There is a federal ERISA law that governs over 70% of self-funded insurance plans in this country and it allows these companies to deny us life saving treatments with NO accountability.
We face the Drug concession. These women who face hardship of illness should not also have to face the additional hardship of not being able to find a doctor, or inadequate health coverage, or time limits on treatment.
Pharma companies that are here today, you probably know what I’m talking about. We shouldn’t have to worry about the drug concession, nor fighting to eliminate “pay-for-delay” strategies in which a pharmaceutical company with a brand name drug shares profits on that drug with a generic drug manufacturer for the remainder of a patent period. This effectively eliminates patent challenges and competition. Nor should we have to be worrying about allowing Medicare to negotiate drug prices.
We women battling cancer should have one task and that is beating the disease the best way we can. If we add up all the time lapsed for Cassie, she may still be here.
These are the points written in Cassie’s outline for today:
-Getting Someone to listen
-Progression, waiting for it to get worse on purpose.
-Dual coverage dilemma
-Waiting for insurances approval
-Specialty pharmacy drugs
-The math
Quote from Cassie:
“ Now, I have read the studies that say meta-stat-is starts sometimes before the cancer is even detected. I have read the studies that say that waiting a month or more for therapy is no big deal and doesn’t affect outcome. But, how about when you add up ALL the waiting? I waited 7 months for someone to take me seriously because statistics said I was low risk. I waited three weeks for a mammogram and ultrasound. I waited two more weeks for a diagnosis. I waited a month for my cancer to grow large enough to biopsy when it had metastasized. I waited almost another month just to get an outside opinion. I waited another month after that before I could start therapy. When my cancer progressed more, I waited almost another month for the pharmacy to fill my prescription. When you add it up, it’s well over a year of unnecessary waiting. It’s time to do better. We deserve better. My son deserves to have his mom at his kindergarten graduation. Let’s do better.”
The picture of Cassie’s Son at Cassie’s burial hits hard because my biggest fear is I don’t want to be someones memory to My family, my boyfriend, friends and of course my son.
Taking on this speech was a lot harder than I thought. If maybe the insurance didn’t deny Raemeka then maybe she would also still be here. If time wasn’t wasted Cassie would still be here. Instead they will both be a memory.

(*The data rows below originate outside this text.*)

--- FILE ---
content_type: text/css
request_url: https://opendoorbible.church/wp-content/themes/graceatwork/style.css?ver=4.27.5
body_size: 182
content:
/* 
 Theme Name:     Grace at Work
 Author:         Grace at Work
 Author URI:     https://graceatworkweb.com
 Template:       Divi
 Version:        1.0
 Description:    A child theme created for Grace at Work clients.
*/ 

This speech was not easy. It took me a lot of time and even till yesterday I was editing it. I read their outlines several times over and over. I even went as far as to make contact with Cassie’s father and didn’t quite know how to say my condolences even though I’m living with Stage 4.
I didn’t know how to tell him I was the speaker for his daughter. I stalked their Facebook, brought out the Terminal far from shallow book that had Raemeka’s stories searching for the right things to say to y’all today. It was emotional and hard.

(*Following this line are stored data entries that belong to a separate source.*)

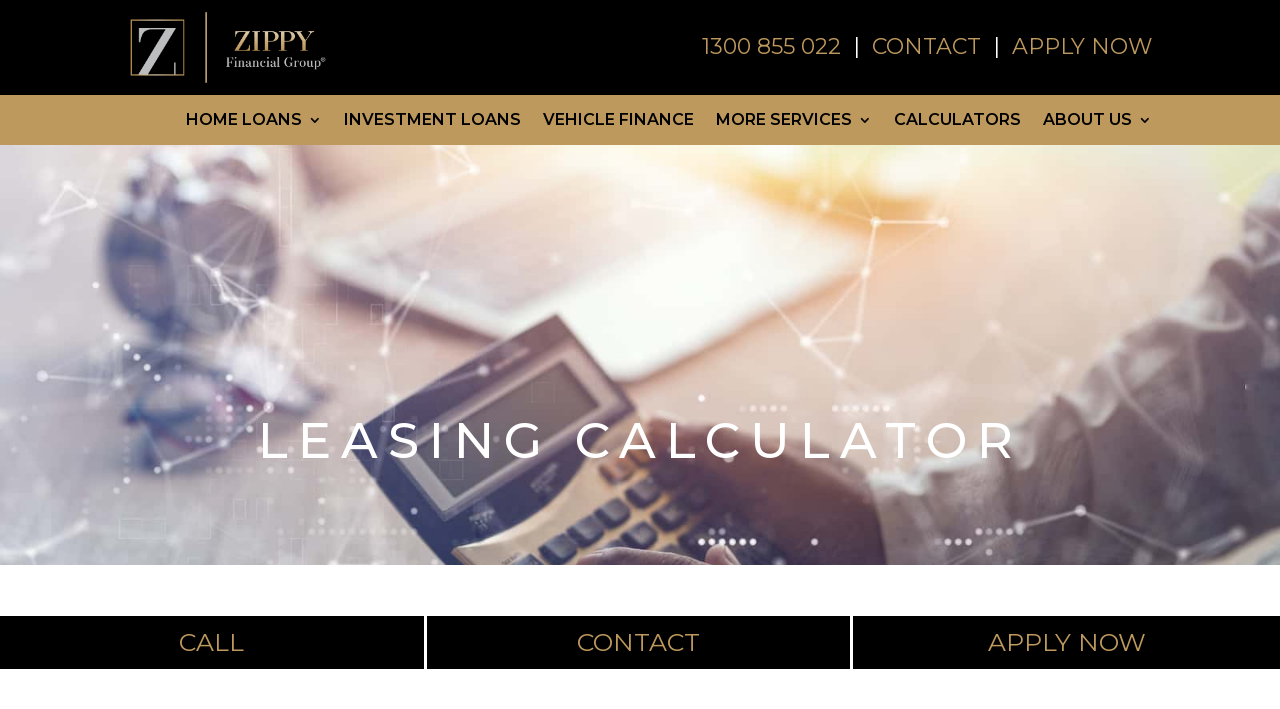

--- FILE ---
content_type: text/css; charset=UTF-8
request_url: https://zippyfinancial.com.au/wp-content/et-cache/47625/et-core-unified-tb-47162-tb-47208-deferred-47625.min.css?ver=1767825311
body_size: -47
content:
.et_pb_section_1_tb_footer.et_pb_section{padding-top:0px;padding-bottom:0px}.et_pb_section_1_tb_footer{padding-top:0px!important;padding-bottom:0px!important}.et_pb_row_3_tb_footer{background-color:#000000;display:flex}.et_pb_row_3_tb_footer.et_pb_row{padding-top:0px!important;padding-bottom:0px!important;padding-top:0px;padding-bottom:0px}.et_pb_row_3_tb_footer,body #page-container .et-db #et-boc .et-l .et_pb_row_3_tb_footer.et_pb_row,body.et_pb_pagebuilder_layout.single #page-container #et-boc .et-l .et_pb_row_3_tb_footer.et_pb_row,body.et_pb_pagebuilder_layout.single.et_full_width_page #page-container #et-boc .et-l .et_pb_row_3_tb_footer.et_pb_row{width:100%;max-width:100%}.et_pb_text_8_tb_footer.et_pb_text,.et_pb_text_9_tb_footer.et_pb_text,.et_pb_text_10_tb_footer.et_pb_text{color:#be995d!important}.et_pb_text_8_tb_footer,.et_pb_text_9_tb_footer,.et_pb_text_10_tb_footer{font-family:'Montserrat',Helvetica,Arial,Lucida,sans-serif;font-weight:;font-size:25px;padding-top:15px!important;padding-bottom:15px!important}.et_pb_column_8_tb_footer{transition:background-color 300ms ease 0ms,background-image 300ms ease 0ms}.et_pb_column_6_tb_footer:hover,.et_pb_column_7_tb_footer:hover,.et_pb_column_8_tb_footer:hover{background-image:initial;background-color:#333333}.et_pb_column_6_tb_footer,.et_pb_column_7_tb_footer{border-right-width:3px;border-right-color:#FFFFFF;transition:background-color 300ms ease 0ms,background-image 300ms ease 0ms}@media only screen and (max-width:980px){.et_pb_text_8_tb_footer,.et_pb_text_9_tb_footer,.et_pb_text_10_tb_footer{font-size:25px}.et_pb_column_6_tb_footer,.et_pb_column_7_tb_footer{border-right-width:3px;border-right-color:#FFFFFF}}@media only screen and (max-width:767px){.et_pb_text_8_tb_footer,.et_pb_text_9_tb_footer,.et_pb_text_10_tb_footer{font-size:16px}.et_pb_column_6_tb_footer,.et_pb_column_7_tb_footer{border-right-width:3px;border-right-color:#FFFFFF}}.ba_logo_grid_child_0 .dtq-logo-grid__item,.ba_logo_grid_child_1 .dtq-logo-grid__item,.ba_logo_grid_child_2 .dtq-logo-grid__item,.ba_logo_grid_child_3 .dtq-logo-grid__item,.ba_logo_grid_child_4 .dtq-logo-grid__item,.ba_logo_grid_child_5 .dtq-logo-grid__item,.ba_logo_grid_child_6 .dtq-logo-grid__item,.ba_logo_grid_child_7 .dtq-logo-grid__item,.ba_logo_grid_child_8 .dtq-logo-grid__item{background-color:#e2e5ed!important;padding-top:50px!important;padding-right:50px!important;padding-bottom:50px!important;padding-left:50px!important}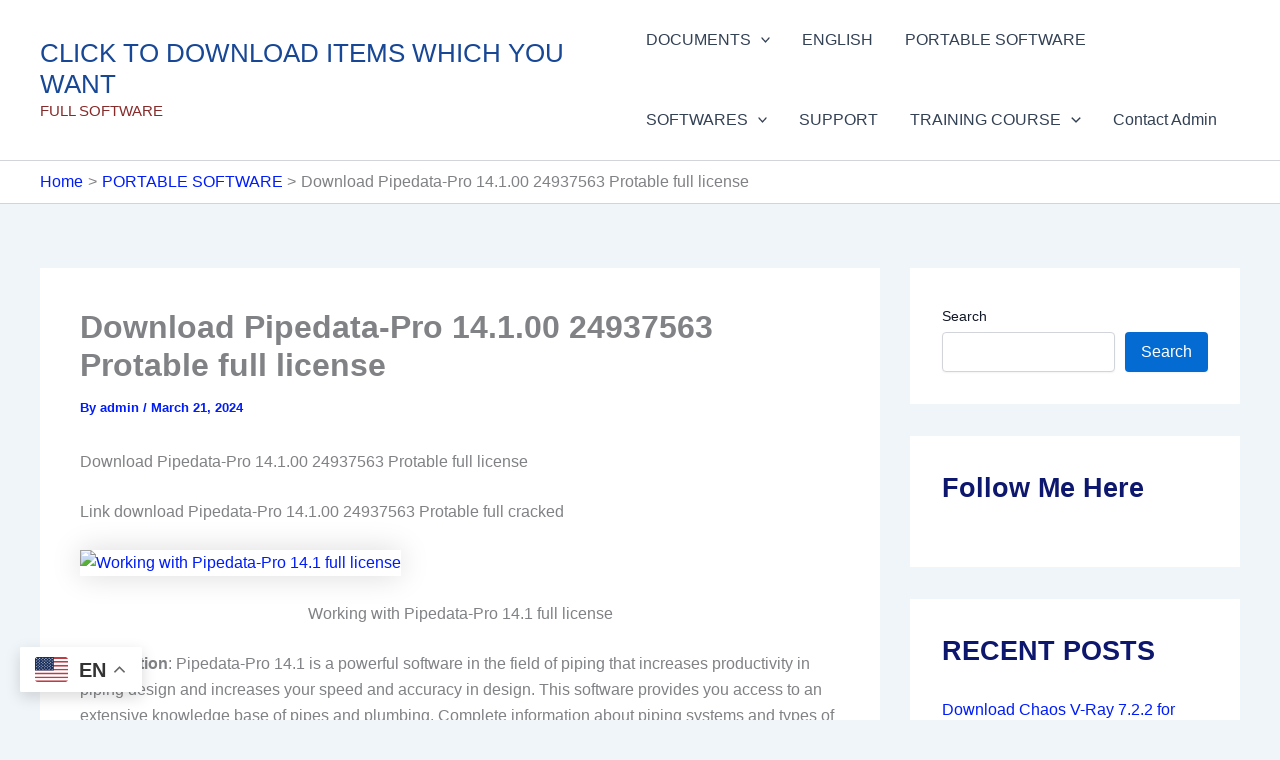

--- FILE ---
content_type: text/html; charset=utf-8
request_url: https://accounts.google.com/o/oauth2/postmessageRelay?parent=https%3A%2F%2Fclickdown.org&jsh=m%3B%2F_%2Fscs%2Fabc-static%2F_%2Fjs%2Fk%3Dgapi.lb.en.H0R5hnEJFgQ.O%2Fd%3D1%2Frs%3DAHpOoo9sMW3biwZqLR-weMeFfAeYoZsLKA%2Fm%3D__features__
body_size: 164
content:
<!DOCTYPE html><html><head><title></title><meta http-equiv="content-type" content="text/html; charset=utf-8"><meta http-equiv="X-UA-Compatible" content="IE=edge"><meta name="viewport" content="width=device-width, initial-scale=1, minimum-scale=1, maximum-scale=1, user-scalable=0"><script src='https://ssl.gstatic.com/accounts/o/2580342461-postmessagerelay.js' nonce="CXLvLEb66zAluNvNBD5DIw"></script></head><body><script type="text/javascript" src="https://apis.google.com/js/rpc:shindig_random.js?onload=init" nonce="CXLvLEb66zAluNvNBD5DIw"></script></body></html>

--- FILE ---
content_type: text/html; charset=utf-8
request_url: https://www.google.com/recaptcha/api2/aframe
body_size: 267
content:
<!DOCTYPE HTML><html><head><meta http-equiv="content-type" content="text/html; charset=UTF-8"></head><body><script nonce="-tSR8w1kwhJPBceFzKIpXg">/** Anti-fraud and anti-abuse applications only. See google.com/recaptcha */ try{var clients={'sodar':'https://pagead2.googlesyndication.com/pagead/sodar?'};window.addEventListener("message",function(a){try{if(a.source===window.parent){var b=JSON.parse(a.data);var c=clients[b['id']];if(c){var d=document.createElement('img');d.src=c+b['params']+'&rc='+(localStorage.getItem("rc::a")?sessionStorage.getItem("rc::b"):"");window.document.body.appendChild(d);sessionStorage.setItem("rc::e",parseInt(sessionStorage.getItem("rc::e")||0)+1);localStorage.setItem("rc::h",'1765510577503');}}}catch(b){}});window.parent.postMessage("_grecaptcha_ready", "*");}catch(b){}</script></body></html>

I didn’t want to fail them today. Damn I hope that they are looking down on me today and saying “she did the damn thing”. Reading their outlines, it made me sit here and think when does all this happen to me.
What is my plan. Even if I have a plan will I endure all that they went through? Is this my last time being up on this stage like Raemeka? To my audience today, we all have a purpose. You’re here for a reason. Of everyone in this world, YOU are here.
If you don’t know why, keep coming and I promise you, you will find the answer as you listen to all the speakers here today. Just like I was chosen for Raemeka and Cassie, you were picked to be here today. Follow your heart and be the change that’s needed.
Thank you for your time today and have your tissues ready cause this is just the beginning.